Raw records
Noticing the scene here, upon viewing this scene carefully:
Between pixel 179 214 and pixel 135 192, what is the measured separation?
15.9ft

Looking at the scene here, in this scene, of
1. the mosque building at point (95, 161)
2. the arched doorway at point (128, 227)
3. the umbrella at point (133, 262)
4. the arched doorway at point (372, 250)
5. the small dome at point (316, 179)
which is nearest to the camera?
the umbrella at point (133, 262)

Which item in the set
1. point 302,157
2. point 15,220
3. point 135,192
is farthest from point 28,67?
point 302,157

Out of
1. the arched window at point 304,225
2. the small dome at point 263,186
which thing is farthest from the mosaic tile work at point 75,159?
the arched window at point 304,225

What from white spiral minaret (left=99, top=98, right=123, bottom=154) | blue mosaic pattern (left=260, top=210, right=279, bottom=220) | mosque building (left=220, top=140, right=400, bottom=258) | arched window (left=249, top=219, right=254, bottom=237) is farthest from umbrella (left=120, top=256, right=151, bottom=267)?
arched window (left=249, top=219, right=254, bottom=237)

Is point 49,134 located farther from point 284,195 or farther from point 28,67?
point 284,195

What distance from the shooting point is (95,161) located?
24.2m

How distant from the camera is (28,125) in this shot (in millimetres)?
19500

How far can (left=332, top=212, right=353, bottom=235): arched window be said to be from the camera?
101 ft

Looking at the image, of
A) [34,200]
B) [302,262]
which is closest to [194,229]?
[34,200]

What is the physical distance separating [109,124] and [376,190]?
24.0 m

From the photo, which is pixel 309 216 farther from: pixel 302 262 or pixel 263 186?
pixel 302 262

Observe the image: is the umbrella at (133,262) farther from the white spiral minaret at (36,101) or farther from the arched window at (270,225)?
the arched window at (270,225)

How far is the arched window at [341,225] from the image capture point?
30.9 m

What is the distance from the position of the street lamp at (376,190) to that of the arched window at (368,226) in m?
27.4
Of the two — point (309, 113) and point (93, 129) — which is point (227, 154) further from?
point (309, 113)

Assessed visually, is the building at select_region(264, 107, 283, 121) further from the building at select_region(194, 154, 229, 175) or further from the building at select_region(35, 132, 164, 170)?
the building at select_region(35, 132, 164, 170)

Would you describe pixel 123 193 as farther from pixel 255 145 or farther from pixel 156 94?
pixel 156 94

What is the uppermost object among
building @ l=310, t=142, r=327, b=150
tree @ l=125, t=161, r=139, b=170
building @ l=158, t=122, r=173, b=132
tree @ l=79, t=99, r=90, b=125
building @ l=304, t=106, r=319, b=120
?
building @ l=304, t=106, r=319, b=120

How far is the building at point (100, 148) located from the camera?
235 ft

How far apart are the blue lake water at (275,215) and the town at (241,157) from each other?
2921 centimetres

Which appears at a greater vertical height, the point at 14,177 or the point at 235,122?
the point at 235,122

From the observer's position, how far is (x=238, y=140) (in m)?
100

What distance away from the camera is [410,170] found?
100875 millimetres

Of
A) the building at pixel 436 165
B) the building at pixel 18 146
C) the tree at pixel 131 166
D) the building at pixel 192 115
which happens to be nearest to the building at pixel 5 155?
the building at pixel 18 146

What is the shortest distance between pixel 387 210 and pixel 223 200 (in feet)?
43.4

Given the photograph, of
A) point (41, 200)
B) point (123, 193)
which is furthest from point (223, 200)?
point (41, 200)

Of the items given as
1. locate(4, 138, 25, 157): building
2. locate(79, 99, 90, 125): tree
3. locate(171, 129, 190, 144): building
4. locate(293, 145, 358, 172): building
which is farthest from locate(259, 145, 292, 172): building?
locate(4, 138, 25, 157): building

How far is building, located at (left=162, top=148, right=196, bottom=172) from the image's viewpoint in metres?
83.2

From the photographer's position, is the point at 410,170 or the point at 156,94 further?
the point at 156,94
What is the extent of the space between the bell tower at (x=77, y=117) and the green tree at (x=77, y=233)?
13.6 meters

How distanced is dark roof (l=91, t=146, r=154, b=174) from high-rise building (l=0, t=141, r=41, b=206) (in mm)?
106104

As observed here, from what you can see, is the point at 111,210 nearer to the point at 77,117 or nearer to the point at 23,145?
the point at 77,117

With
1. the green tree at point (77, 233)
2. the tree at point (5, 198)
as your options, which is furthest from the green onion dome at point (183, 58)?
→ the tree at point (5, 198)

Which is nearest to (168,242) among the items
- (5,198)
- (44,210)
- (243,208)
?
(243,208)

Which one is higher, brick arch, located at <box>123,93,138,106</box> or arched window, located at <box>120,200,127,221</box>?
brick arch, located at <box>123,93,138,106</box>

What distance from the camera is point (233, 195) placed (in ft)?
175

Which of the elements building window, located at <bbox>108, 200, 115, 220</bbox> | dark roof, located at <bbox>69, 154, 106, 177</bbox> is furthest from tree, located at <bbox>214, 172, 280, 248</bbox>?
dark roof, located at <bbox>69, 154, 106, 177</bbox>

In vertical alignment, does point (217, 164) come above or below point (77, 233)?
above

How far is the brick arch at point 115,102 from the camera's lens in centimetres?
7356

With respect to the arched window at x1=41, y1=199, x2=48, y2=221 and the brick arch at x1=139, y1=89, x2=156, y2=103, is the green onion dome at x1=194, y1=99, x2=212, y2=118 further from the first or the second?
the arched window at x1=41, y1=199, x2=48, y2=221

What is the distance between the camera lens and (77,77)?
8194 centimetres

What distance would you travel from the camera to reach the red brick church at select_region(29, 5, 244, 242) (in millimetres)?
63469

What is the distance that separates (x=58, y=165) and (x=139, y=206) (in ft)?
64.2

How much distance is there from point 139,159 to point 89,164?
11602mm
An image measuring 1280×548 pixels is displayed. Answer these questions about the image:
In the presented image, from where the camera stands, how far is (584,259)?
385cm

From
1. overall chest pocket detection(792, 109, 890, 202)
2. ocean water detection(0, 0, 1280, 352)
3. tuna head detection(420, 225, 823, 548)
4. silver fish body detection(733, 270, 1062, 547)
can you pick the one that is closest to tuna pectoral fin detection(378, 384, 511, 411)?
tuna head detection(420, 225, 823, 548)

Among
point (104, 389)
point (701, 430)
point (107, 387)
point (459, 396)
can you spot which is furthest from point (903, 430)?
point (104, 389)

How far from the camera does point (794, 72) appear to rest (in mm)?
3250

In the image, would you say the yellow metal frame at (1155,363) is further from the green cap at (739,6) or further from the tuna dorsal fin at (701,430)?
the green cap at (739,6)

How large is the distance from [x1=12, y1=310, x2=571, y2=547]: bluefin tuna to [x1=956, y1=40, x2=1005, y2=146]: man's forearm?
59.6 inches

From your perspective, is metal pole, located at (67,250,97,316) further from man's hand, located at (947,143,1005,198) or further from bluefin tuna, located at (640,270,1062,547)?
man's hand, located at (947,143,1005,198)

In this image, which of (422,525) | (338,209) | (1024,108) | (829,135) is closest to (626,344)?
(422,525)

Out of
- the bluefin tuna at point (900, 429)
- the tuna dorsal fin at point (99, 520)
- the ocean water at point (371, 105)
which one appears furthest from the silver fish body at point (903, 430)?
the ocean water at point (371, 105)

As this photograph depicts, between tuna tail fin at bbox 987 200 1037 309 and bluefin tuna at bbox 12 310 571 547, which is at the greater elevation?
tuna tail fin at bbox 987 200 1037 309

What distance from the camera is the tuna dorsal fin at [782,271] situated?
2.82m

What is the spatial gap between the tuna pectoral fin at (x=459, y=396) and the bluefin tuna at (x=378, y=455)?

▶ **Work to be completed**
Give every line of the records above as a JSON list of strings, one string per line, with blank lines omitted.

▶ **Response below**
[
  "Noticing the scene here, upon viewing this scene carefully:",
  "Between pixel 179 214 and pixel 135 192, what is the measured separation?",
  "15.9ft",
  "Looking at the scene here, in this scene, of",
  "1. the mosque building at point (95, 161)",
  "2. the arched doorway at point (128, 227)",
  "3. the umbrella at point (133, 262)",
  "4. the arched doorway at point (372, 250)",
  "5. the small dome at point (316, 179)",
  "which is nearest to the camera?",
  "the umbrella at point (133, 262)",
  "Which item in the set",
  "1. point 302,157",
  "2. point 15,220",
  "3. point 135,192",
  "is farthest from point 28,67?",
  "point 302,157",
  "Out of",
  "1. the arched window at point 304,225",
  "2. the small dome at point 263,186",
  "which thing is farthest from the mosaic tile work at point 75,159?",
  "the arched window at point 304,225",
  "What from white spiral minaret (left=99, top=98, right=123, bottom=154) | blue mosaic pattern (left=260, top=210, right=279, bottom=220) | mosque building (left=220, top=140, right=400, bottom=258) | arched window (left=249, top=219, right=254, bottom=237) is farthest from umbrella (left=120, top=256, right=151, bottom=267)?",
  "arched window (left=249, top=219, right=254, bottom=237)",
  "Is point 49,134 located farther from point 284,195 or farther from point 28,67?",
  "point 284,195",
  "What distance from the shooting point is (95,161) located?",
  "24.2m",
  "How distant from the camera is (28,125) in this shot (in millimetres)?",
  "19500",
  "How far can (left=332, top=212, right=353, bottom=235): arched window be said to be from the camera?",
  "101 ft",
  "Looking at the image, of",
  "A) [34,200]",
  "B) [302,262]",
  "which is closest to [194,229]?",
  "[34,200]",
  "What is the physical distance separating [109,124] and [376,190]?",
  "24.0 m",
  "From the photo, which is pixel 309 216 farther from: pixel 302 262 or pixel 263 186?",
  "pixel 302 262",
  "Observe the image: is the umbrella at (133,262) farther from the white spiral minaret at (36,101) or farther from the arched window at (270,225)?",
  "the arched window at (270,225)",
  "How far is the arched window at [341,225] from the image capture point?",
  "30.9 m",
  "What is the distance from the position of the street lamp at (376,190) to that of the arched window at (368,226) in m?",
  "27.4",
  "Of the two — point (309, 113) and point (93, 129) — which is point (227, 154) further from?",
  "point (309, 113)",
  "Assessed visually, is the building at select_region(264, 107, 283, 121) further from the building at select_region(194, 154, 229, 175) or further from the building at select_region(35, 132, 164, 170)?",
  "the building at select_region(35, 132, 164, 170)",
  "Would you describe pixel 123 193 as farther from pixel 255 145 or farther from pixel 156 94?",
  "pixel 156 94",
  "What is the uppermost object among",
  "building @ l=310, t=142, r=327, b=150",
  "tree @ l=125, t=161, r=139, b=170",
  "building @ l=158, t=122, r=173, b=132",
  "tree @ l=79, t=99, r=90, b=125",
  "building @ l=304, t=106, r=319, b=120",
  "?",
  "building @ l=304, t=106, r=319, b=120",
  "How far is the building at point (100, 148) located from the camera?",
  "235 ft",
  "How far apart are the blue lake water at (275,215) and the town at (241,157) from each other?",
  "2921 centimetres",
  "Which appears at a greater vertical height, the point at 14,177 or the point at 235,122?",
  "the point at 235,122",
  "From the observer's position, how far is (x=238, y=140) (in m)?",
  "100",
  "What distance away from the camera is [410,170] found?",
  "100875 millimetres",
  "Of",
  "A) the building at pixel 436 165",
  "B) the building at pixel 18 146",
  "C) the tree at pixel 131 166",
  "D) the building at pixel 192 115",
  "which happens to be nearest to the building at pixel 5 155?",
  "the building at pixel 18 146",
  "What is the shortest distance between pixel 387 210 and pixel 223 200 (in feet)?",
  "43.4",
  "Given the photograph, of",
  "A) point (41, 200)",
  "B) point (123, 193)",
  "which is furthest from point (223, 200)?",
  "point (41, 200)",
  "Of the items given as",
  "1. locate(4, 138, 25, 157): building",
  "2. locate(79, 99, 90, 125): tree",
  "3. locate(171, 129, 190, 144): building",
  "4. locate(293, 145, 358, 172): building",
  "which is farthest from locate(259, 145, 292, 172): building?",
  "locate(4, 138, 25, 157): building",
  "How far is building, located at (left=162, top=148, right=196, bottom=172) from the image's viewpoint in metres?",
  "83.2",
  "From the photographer's position, is the point at 410,170 or the point at 156,94 further?",
  "the point at 156,94",
  "What is the extent of the space between the bell tower at (x=77, y=117) and the green tree at (x=77, y=233)?",
  "13.6 meters",
  "How distanced is dark roof (l=91, t=146, r=154, b=174) from high-rise building (l=0, t=141, r=41, b=206) (in mm)?",
  "106104",
  "As observed here, from what you can see, is the point at 111,210 nearer to the point at 77,117 or nearer to the point at 23,145?",
  "the point at 77,117",
  "With",
  "1. the green tree at point (77, 233)",
  "2. the tree at point (5, 198)",
  "as your options, which is furthest from the green onion dome at point (183, 58)?",
  "→ the tree at point (5, 198)",
  "Which is nearest to (168,242) among the items",
  "- (5,198)",
  "- (44,210)",
  "- (243,208)",
  "?",
  "(243,208)",
  "Which one is higher, brick arch, located at <box>123,93,138,106</box> or arched window, located at <box>120,200,127,221</box>?",
  "brick arch, located at <box>123,93,138,106</box>",
  "What distance from the camera is point (233, 195) placed (in ft)?",
  "175",
  "Which of the elements building window, located at <bbox>108, 200, 115, 220</bbox> | dark roof, located at <bbox>69, 154, 106, 177</bbox> is furthest from tree, located at <bbox>214, 172, 280, 248</bbox>?",
  "dark roof, located at <bbox>69, 154, 106, 177</bbox>",
  "In vertical alignment, does point (217, 164) come above or below point (77, 233)?",
  "above",
  "How far is the brick arch at point 115,102 from the camera's lens in centimetres?",
  "7356",
  "With respect to the arched window at x1=41, y1=199, x2=48, y2=221 and the brick arch at x1=139, y1=89, x2=156, y2=103, is the green onion dome at x1=194, y1=99, x2=212, y2=118 further from the first or the second?",
  "the arched window at x1=41, y1=199, x2=48, y2=221",
  "What is the distance between the camera lens and (77,77)?",
  "8194 centimetres",
  "What distance would you travel from the camera to reach the red brick church at select_region(29, 5, 244, 242) (in millimetres)?",
  "63469",
  "What is the distance that separates (x=58, y=165) and (x=139, y=206) (in ft)?",
  "64.2",
  "How much distance is there from point 139,159 to point 89,164?",
  "11602mm",
  "An image measuring 1280×548 pixels is displayed. Answer these questions about the image:",
  "In the presented image, from where the camera stands, how far is (584,259)?",
  "385cm",
  "From",
  "1. overall chest pocket detection(792, 109, 890, 202)",
  "2. ocean water detection(0, 0, 1280, 352)",
  "3. tuna head detection(420, 225, 823, 548)",
  "4. silver fish body detection(733, 270, 1062, 547)",
  "can you pick the one that is closest to tuna pectoral fin detection(378, 384, 511, 411)?",
  "tuna head detection(420, 225, 823, 548)",
  "Among",
  "point (104, 389)",
  "point (701, 430)",
  "point (107, 387)",
  "point (459, 396)",
  "can you spot which is furthest from point (903, 430)?",
  "point (104, 389)",
  "How far from the camera does point (794, 72) appear to rest (in mm)?",
  "3250",
  "In the image, would you say the yellow metal frame at (1155,363) is further from the green cap at (739,6) or further from the tuna dorsal fin at (701,430)?",
  "the green cap at (739,6)",
  "How large is the distance from [x1=12, y1=310, x2=571, y2=547]: bluefin tuna to [x1=956, y1=40, x2=1005, y2=146]: man's forearm?",
  "59.6 inches",
  "From your perspective, is metal pole, located at (67,250,97,316) further from man's hand, located at (947,143,1005,198) or further from bluefin tuna, located at (640,270,1062,547)?",
  "man's hand, located at (947,143,1005,198)",
  "In this image, which of (422,525) | (338,209) | (1024,108) | (829,135) is closest to (626,344)?",
  "(422,525)",
  "Out of",
  "- the bluefin tuna at point (900, 429)",
  "- the tuna dorsal fin at point (99, 520)",
  "- the ocean water at point (371, 105)",
  "which one appears furthest from the silver fish body at point (903, 430)?",
  "the ocean water at point (371, 105)",
  "As this photograph depicts, between tuna tail fin at bbox 987 200 1037 309 and bluefin tuna at bbox 12 310 571 547, which is at the greater elevation?",
  "tuna tail fin at bbox 987 200 1037 309",
  "What distance from the camera is the tuna dorsal fin at [782,271] situated?",
  "2.82m",
  "What is the spatial gap between the tuna pectoral fin at (x=459, y=396) and the bluefin tuna at (x=378, y=455)?"
]